Der Experte erklärte mir letzte Woche, wie er zu der Auffassung kommt, dass Selektiver Mutismus nicht heilbar sei. Er meint, dass es nie auszuschließen ist, dass ein Mutist nach der Therapie in einer späteren Lebensphase wieder eine Sprechblockade erleben könnte.

Ja, das stimmt.

Mit dieser Argumentation wäre ein Schnupfen aber auch eine „unheilbare Krankheit“. Denn es ist nie auszuschließen, dass man ihn später im Leben wieder kriegt.
Bei mir passiert das sogar ziemlich regelmäßig – jedes Jahr so ungefähr im Februar.

Fazit

Hätte nicht in meinem Hobbythek-Buch gestanden, dass es nach zwei Jahren keine weitere Besserung mehr geben würde, hätte ich heute möglicherweise auch kein Nervenkribbeln mehr im kleinen Zeh. Es hätte ja durchaus sein können, dass es etwas länger als zwei Jahre gedauert hätte, bis das weg war.

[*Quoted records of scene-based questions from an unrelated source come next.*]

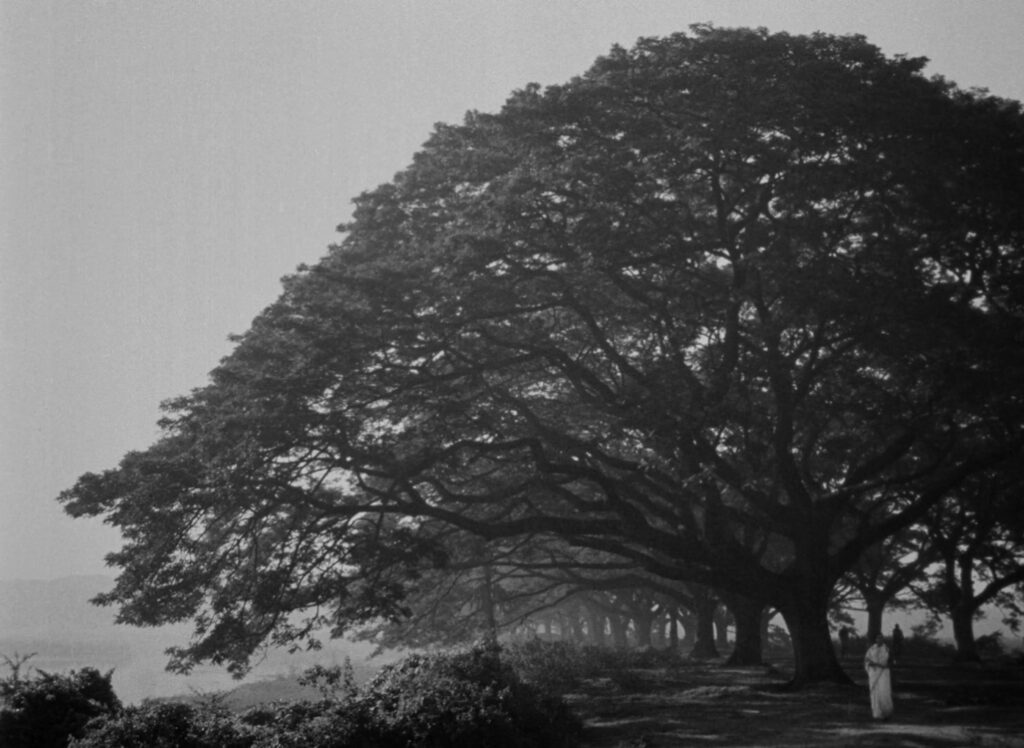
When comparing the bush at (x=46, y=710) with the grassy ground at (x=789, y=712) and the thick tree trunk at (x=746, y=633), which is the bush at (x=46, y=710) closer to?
the grassy ground at (x=789, y=712)

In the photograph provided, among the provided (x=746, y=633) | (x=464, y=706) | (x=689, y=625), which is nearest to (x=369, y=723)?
(x=464, y=706)

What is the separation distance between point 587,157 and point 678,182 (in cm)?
229

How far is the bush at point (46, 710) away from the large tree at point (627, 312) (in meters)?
3.01

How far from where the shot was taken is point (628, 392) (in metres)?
23.9

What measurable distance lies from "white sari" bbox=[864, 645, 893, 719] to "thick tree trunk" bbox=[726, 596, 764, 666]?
17.8 meters

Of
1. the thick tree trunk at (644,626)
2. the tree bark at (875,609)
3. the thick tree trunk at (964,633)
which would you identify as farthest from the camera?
the thick tree trunk at (644,626)

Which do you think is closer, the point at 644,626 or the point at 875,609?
the point at 875,609

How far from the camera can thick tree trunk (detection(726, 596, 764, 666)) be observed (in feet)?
119

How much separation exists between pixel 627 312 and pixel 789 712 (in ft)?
32.6

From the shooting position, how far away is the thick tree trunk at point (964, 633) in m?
39.9

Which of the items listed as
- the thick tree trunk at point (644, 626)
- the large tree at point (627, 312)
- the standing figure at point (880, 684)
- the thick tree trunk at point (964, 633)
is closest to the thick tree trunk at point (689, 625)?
the thick tree trunk at point (644, 626)

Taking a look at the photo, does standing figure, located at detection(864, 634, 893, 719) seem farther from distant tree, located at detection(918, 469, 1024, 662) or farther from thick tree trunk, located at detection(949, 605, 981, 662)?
thick tree trunk, located at detection(949, 605, 981, 662)

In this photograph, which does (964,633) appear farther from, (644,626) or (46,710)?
(46,710)

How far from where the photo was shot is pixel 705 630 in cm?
4450
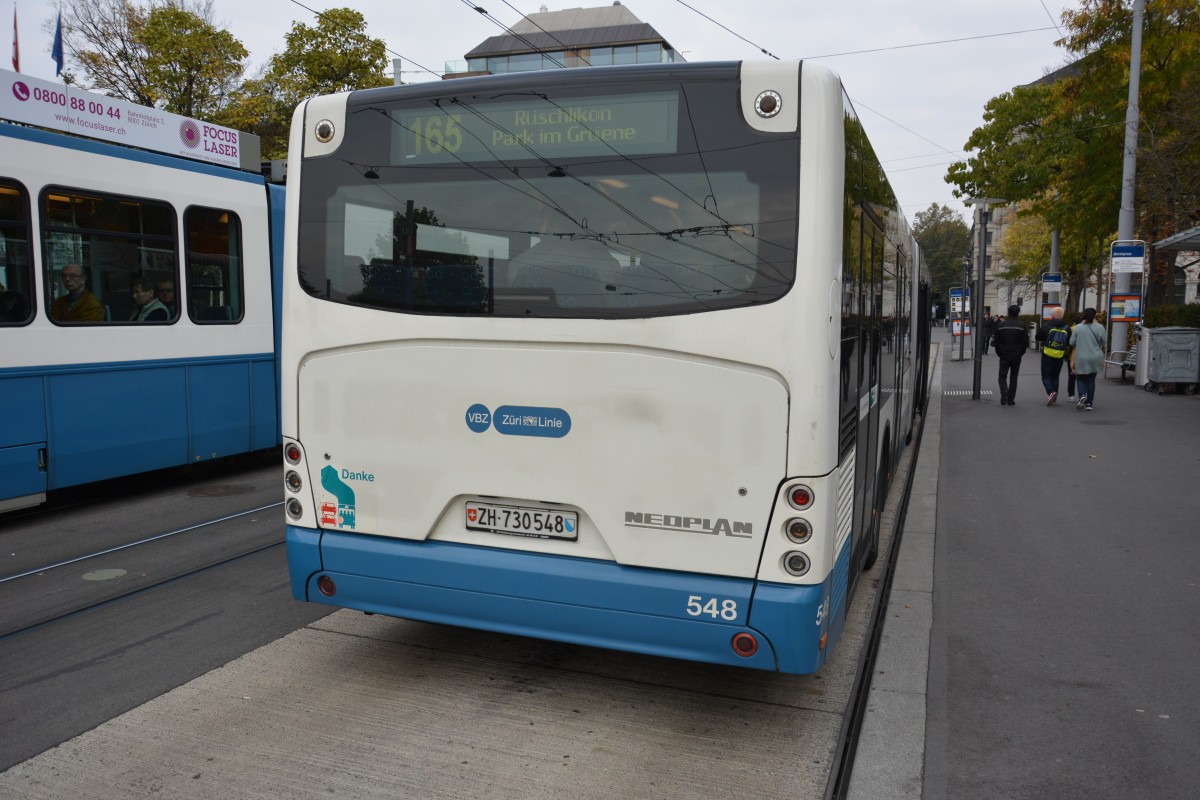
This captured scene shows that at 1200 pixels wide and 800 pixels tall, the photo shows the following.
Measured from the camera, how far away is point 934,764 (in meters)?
3.80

Weil ich aber der „Expertenmeinung“ von Jean Pütz vertrau(t)e, ist genau das passiert, was er prophezeit hat: Nach zwei Jahren hat sich endgültig an meinem Bandscheibenvorfall nichts mehr weiter gebessert.

Hätte mir jemand gesagt, dass Mutismus nicht heilbar ist, dann wäre genau das passiert: Ich hätte immer noch Selektiven Mutismus.

Das ist wie bei der Hummel...

“Die Hummel hat eine Flügelfläche von 0,7 Quadratzentimeter, bei 1,2 Gramm Gewicht. Nach den bekannten Gesetzen der Aerodynamik ist es unmöglich, bei diesen Verhältnissen zu fliegen.
Die Hummel weiß das nicht. Sie fliegt einfach.”

Arthur Lassen

Ich wusste nicht, dass ich Selektiven Mutismus hatte und daher nie „normal“ würde reden können.

Ich hab einfach alles gelernt, was ich dafür brauchte und die Erfahrung gemacht, dass ich es kann. Und mit jeder positiven Erfahrung war ich sicherer, dass ich es konnte.

Der Rest war konsequentes Üben.

Sei du selbst, lass die anderen anders sein.